(Records in a dataset)
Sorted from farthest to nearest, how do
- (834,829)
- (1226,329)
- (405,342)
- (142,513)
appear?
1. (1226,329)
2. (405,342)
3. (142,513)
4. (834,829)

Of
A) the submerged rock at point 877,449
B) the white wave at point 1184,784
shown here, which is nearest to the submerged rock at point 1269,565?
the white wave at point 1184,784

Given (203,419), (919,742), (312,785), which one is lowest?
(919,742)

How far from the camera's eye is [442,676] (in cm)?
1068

* * *

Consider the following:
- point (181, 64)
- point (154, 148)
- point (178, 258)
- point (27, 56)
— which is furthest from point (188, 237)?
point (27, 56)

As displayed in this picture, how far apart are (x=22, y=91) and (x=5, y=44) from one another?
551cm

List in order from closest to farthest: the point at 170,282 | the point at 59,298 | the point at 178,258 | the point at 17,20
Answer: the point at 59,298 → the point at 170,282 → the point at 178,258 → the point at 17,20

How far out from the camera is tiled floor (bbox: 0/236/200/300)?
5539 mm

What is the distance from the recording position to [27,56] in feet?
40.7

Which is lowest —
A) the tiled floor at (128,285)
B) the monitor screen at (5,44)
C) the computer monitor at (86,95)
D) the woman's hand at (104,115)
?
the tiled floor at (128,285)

---

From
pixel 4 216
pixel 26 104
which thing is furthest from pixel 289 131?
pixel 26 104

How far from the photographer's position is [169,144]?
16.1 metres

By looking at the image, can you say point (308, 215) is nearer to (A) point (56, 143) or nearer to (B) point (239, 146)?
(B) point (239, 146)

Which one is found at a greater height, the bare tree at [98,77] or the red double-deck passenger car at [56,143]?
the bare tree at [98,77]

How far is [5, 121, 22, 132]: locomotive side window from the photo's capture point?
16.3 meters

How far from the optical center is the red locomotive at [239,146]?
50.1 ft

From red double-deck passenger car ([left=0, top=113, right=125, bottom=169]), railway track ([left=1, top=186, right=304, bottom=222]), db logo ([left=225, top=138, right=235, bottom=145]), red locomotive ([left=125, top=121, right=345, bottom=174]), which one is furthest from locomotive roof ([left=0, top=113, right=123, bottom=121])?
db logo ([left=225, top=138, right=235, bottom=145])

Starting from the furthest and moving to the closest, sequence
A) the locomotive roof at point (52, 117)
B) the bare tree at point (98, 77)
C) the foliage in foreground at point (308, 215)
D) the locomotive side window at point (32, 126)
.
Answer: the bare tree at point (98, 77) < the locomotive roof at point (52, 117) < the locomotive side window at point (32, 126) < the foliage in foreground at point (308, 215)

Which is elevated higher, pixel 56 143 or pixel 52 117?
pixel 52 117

#### [Work to complete]
Reproduce word for word the data from the line containing "Sorted from farthest to nearest, how do" through the line containing "4. (834,829)", including both of those lines.

#### [Complete output]
Sorted from farthest to nearest, how do
- (834,829)
- (1226,329)
- (405,342)
- (142,513)
appear?
1. (1226,329)
2. (405,342)
3. (142,513)
4. (834,829)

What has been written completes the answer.